__Problem details__
Transcribe precisely those lines of the listing that fall between the line containing "What is the camera-to-subject" and the last line, inclusive of both.

[Stored dataset items]
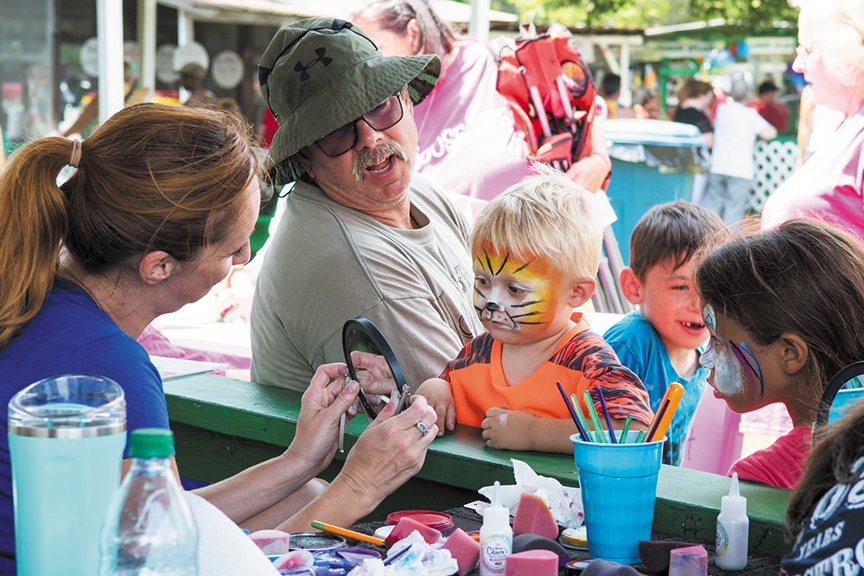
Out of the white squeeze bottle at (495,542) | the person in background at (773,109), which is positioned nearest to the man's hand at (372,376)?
the white squeeze bottle at (495,542)

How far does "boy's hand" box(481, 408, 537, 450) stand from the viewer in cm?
196

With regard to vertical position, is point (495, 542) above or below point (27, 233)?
below

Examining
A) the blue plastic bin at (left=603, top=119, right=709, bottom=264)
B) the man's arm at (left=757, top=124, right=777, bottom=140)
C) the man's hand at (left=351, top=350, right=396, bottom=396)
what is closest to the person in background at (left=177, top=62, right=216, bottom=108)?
the blue plastic bin at (left=603, top=119, right=709, bottom=264)

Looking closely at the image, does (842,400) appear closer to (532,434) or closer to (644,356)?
(532,434)

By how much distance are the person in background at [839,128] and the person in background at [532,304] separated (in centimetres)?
170

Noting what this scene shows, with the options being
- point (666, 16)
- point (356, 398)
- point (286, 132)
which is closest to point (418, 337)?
point (356, 398)

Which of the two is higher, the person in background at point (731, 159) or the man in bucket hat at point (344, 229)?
the man in bucket hat at point (344, 229)

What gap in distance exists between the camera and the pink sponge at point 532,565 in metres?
1.27

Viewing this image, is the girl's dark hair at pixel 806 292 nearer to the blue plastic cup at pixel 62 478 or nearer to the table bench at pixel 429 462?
the table bench at pixel 429 462

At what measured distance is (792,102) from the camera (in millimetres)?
13711

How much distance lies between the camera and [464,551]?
4.63ft

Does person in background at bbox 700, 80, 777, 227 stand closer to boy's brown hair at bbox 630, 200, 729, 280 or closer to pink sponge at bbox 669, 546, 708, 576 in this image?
boy's brown hair at bbox 630, 200, 729, 280

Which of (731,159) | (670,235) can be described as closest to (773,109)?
(731,159)

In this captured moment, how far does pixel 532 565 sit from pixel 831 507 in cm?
44
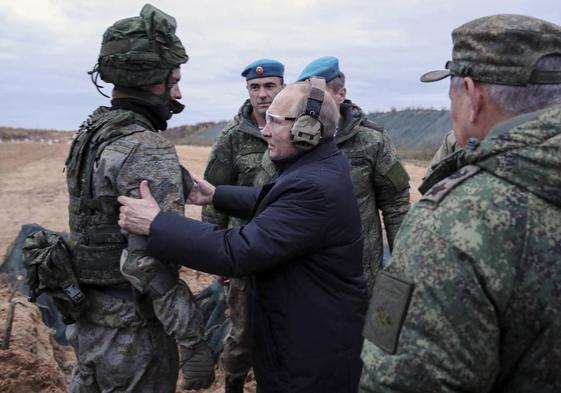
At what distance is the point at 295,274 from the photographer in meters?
2.62

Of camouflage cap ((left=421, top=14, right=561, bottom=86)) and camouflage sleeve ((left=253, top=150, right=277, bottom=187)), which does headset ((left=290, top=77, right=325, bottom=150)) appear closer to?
camouflage cap ((left=421, top=14, right=561, bottom=86))

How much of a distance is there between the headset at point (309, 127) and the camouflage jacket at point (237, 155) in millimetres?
1825

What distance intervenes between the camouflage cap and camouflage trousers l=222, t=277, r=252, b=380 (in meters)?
1.59

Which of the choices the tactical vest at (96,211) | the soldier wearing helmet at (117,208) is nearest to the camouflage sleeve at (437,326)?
the soldier wearing helmet at (117,208)

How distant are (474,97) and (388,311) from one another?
2.02 feet

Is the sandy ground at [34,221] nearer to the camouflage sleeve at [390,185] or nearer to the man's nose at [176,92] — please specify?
the camouflage sleeve at [390,185]

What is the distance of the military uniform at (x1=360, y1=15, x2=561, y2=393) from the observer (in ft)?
4.76

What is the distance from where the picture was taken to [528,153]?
1463 mm

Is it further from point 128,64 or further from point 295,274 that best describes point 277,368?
point 128,64

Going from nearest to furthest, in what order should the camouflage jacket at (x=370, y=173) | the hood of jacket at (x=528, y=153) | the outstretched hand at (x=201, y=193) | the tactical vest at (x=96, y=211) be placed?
the hood of jacket at (x=528, y=153), the tactical vest at (x=96, y=211), the outstretched hand at (x=201, y=193), the camouflage jacket at (x=370, y=173)

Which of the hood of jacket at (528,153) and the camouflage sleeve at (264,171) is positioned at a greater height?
the hood of jacket at (528,153)

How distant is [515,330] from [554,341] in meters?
0.10

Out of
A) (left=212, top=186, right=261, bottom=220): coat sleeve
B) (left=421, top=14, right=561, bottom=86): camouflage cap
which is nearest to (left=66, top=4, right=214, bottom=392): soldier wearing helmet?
(left=212, top=186, right=261, bottom=220): coat sleeve

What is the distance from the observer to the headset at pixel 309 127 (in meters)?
2.64
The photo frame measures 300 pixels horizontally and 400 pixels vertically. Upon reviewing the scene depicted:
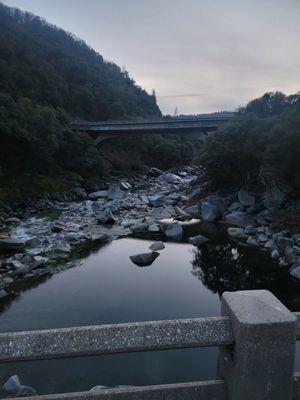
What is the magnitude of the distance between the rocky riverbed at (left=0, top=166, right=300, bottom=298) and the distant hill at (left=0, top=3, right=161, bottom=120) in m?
21.4

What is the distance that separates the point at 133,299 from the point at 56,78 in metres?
50.1

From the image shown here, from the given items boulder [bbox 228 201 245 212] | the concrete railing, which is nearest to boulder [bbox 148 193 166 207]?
boulder [bbox 228 201 245 212]

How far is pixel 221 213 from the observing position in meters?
24.4

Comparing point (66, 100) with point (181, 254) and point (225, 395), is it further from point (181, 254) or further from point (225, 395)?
point (225, 395)

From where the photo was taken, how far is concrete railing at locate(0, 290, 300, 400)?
2.26 metres

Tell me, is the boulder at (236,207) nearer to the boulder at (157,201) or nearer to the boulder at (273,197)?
the boulder at (273,197)

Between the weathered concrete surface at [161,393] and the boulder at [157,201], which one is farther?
the boulder at [157,201]

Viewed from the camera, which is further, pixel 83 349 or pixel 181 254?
pixel 181 254

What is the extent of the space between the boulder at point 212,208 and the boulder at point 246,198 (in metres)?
1.38

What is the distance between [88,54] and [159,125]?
64861 mm

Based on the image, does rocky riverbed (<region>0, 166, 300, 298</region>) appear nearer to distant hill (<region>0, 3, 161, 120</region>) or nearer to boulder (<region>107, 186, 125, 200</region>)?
boulder (<region>107, 186, 125, 200</region>)

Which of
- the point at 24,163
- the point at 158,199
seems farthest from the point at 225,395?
the point at 24,163

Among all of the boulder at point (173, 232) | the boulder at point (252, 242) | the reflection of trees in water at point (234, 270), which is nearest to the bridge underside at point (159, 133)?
the boulder at point (173, 232)

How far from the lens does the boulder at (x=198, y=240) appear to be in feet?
61.3
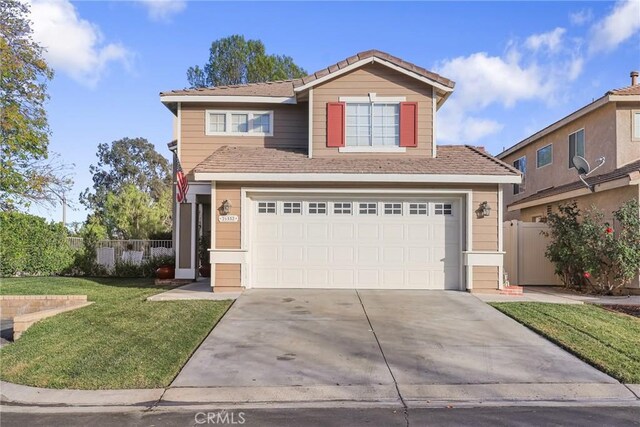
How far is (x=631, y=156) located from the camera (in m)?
13.8

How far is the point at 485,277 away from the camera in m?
11.2

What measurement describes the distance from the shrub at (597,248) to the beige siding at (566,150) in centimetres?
273

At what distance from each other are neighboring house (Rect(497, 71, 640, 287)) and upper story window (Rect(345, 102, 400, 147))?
5483 mm

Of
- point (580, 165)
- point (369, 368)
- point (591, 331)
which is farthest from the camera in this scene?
point (580, 165)

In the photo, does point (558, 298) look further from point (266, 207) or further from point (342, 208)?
point (266, 207)

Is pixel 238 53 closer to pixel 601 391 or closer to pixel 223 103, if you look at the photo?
pixel 223 103

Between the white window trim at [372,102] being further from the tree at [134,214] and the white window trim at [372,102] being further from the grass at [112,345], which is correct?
the tree at [134,214]

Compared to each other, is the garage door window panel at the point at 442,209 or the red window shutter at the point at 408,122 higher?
the red window shutter at the point at 408,122

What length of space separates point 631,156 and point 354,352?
12052 millimetres

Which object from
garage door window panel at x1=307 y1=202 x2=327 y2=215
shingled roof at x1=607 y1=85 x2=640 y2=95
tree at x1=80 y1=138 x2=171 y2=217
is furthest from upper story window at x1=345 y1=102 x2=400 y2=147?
tree at x1=80 y1=138 x2=171 y2=217

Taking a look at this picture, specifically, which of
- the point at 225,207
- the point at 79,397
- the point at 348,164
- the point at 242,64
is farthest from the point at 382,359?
the point at 242,64

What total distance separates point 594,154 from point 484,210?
6467 mm

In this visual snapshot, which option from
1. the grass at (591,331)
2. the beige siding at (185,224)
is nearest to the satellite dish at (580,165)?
the grass at (591,331)

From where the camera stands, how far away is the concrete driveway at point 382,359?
5430 mm
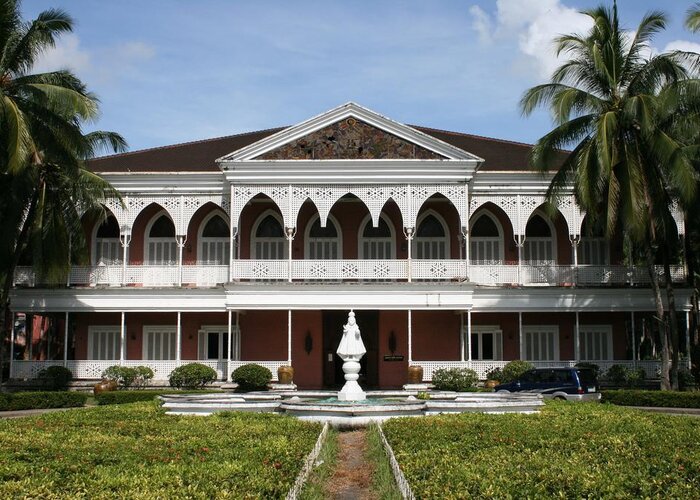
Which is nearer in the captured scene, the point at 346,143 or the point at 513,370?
the point at 513,370

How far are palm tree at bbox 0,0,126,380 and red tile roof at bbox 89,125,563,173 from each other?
546 centimetres

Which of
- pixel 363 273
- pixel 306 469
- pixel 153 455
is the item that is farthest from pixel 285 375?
pixel 306 469

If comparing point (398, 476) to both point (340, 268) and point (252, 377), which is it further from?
point (340, 268)

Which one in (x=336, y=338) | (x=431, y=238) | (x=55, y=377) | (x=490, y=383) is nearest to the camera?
(x=490, y=383)

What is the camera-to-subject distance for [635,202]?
26.2 m

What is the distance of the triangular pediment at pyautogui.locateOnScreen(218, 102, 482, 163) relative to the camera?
100ft

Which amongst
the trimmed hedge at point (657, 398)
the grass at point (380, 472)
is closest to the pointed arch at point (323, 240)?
the trimmed hedge at point (657, 398)

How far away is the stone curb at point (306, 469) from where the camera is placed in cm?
962

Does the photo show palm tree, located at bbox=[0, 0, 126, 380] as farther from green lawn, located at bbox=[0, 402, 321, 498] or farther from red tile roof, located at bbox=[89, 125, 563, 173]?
green lawn, located at bbox=[0, 402, 321, 498]

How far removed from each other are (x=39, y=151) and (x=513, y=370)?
16.6m

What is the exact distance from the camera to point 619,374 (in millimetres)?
29375

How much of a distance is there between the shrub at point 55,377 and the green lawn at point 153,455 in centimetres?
1281

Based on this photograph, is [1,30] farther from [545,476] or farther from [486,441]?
[545,476]

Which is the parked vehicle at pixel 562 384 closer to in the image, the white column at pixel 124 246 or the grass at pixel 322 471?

__The solution__
What is the camera-to-subject distance for [635,202]?
26.2 m

What is the distance of the triangular pediment at pyautogui.locateOnScreen(218, 102, 482, 163) relative to the camera?
100ft

Which amongst
the trimmed hedge at point (657, 398)
the grass at point (380, 472)
is closest to the pointed arch at point (323, 240)?
the trimmed hedge at point (657, 398)

How far away is the stone curb at point (306, 469) from where the camera is placed in cm?
962

Does the photo show palm tree, located at bbox=[0, 0, 126, 380] as farther from green lawn, located at bbox=[0, 402, 321, 498] or farther from red tile roof, located at bbox=[89, 125, 563, 173]?
green lawn, located at bbox=[0, 402, 321, 498]

How far removed from each other are (x=39, y=151) and (x=513, y=370)?
16.6m

What is the exact distance from the camera to point 619,374 (in millimetres)?
29375

How much of a distance is there between the shrub at point 55,377 and the green lawn at point 153,455 in centimetres?
1281

Based on this photograph, is [1,30] farther from [545,476] or farther from [486,441]?
[545,476]

Which is the parked vehicle at pixel 562 384 closer to in the image, the white column at pixel 124 246 or the grass at pixel 322 471?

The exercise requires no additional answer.